Data:
Start
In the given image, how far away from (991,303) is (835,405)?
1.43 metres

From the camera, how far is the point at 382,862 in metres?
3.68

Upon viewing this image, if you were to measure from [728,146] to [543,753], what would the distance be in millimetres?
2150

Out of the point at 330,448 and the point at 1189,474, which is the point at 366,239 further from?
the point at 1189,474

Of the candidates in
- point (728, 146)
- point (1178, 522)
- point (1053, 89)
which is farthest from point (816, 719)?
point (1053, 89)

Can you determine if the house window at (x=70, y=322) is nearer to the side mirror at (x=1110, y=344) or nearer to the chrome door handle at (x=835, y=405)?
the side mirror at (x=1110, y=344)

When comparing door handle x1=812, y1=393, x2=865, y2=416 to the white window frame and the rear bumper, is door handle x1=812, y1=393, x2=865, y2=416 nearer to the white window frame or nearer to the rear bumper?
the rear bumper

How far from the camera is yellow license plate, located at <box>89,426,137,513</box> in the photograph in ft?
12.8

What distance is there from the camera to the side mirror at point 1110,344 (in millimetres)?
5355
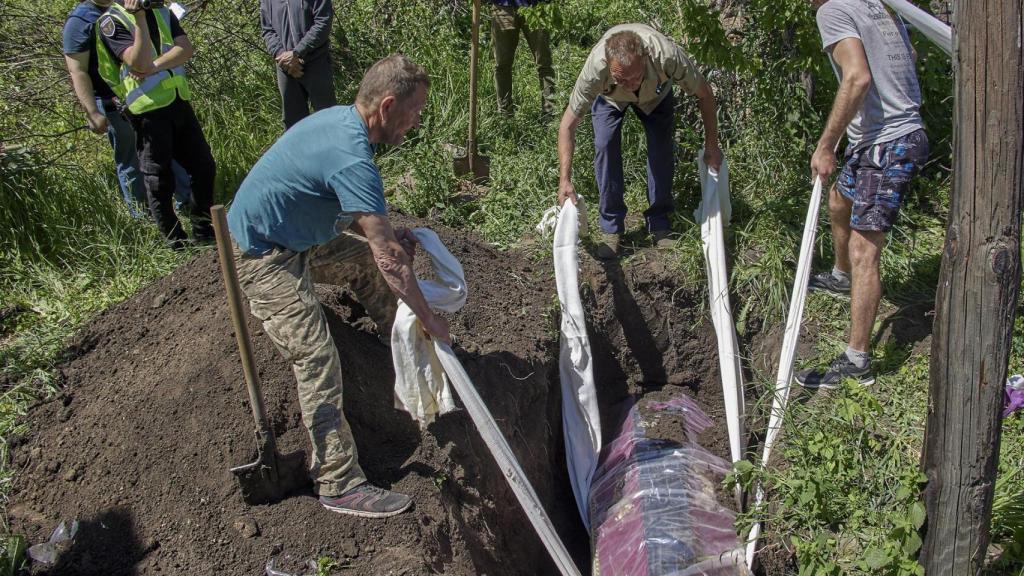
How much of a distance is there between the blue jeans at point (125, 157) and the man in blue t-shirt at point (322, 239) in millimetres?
End
Exercise description:
Please quote every one of the lines above word for word, but leave the pictures out.

Correct result:
In the given image, how far away from (991,303) is (835,405)?
1.43 metres

From the camera, how far is the point at 382,862 in metres?
3.68

Upon viewing this image, if you were to measure from [728,146] to [543,753], what would the distance be in millimetres?
2150

Out of the point at 330,448 and the point at 1189,474, which is the point at 366,239 further from?
the point at 1189,474

Of the candidates in
- point (728, 146)
- point (1178, 522)
- point (1053, 89)
which is farthest from point (816, 719)?
point (1053, 89)

Can you determine if the house window at (x=70, y=322) is nearer to the side mirror at (x=1110, y=344) or nearer to the chrome door handle at (x=835, y=405)?
the side mirror at (x=1110, y=344)

When comparing door handle x1=812, y1=393, x2=865, y2=416 to the white window frame and the rear bumper, is door handle x1=812, y1=393, x2=865, y2=416 nearer to the white window frame or nearer to the rear bumper?
the rear bumper

How far from the camera is yellow license plate, located at <box>89,426,137,513</box> in the photograph in ft?
12.8

What distance is there from the camera to the side mirror at point 1110,344 (in millimetres)?
5355
How much of a distance is there between the blue jeans at point (125, 157) and the man in blue t-shirt at point (322, 239) in millimetres?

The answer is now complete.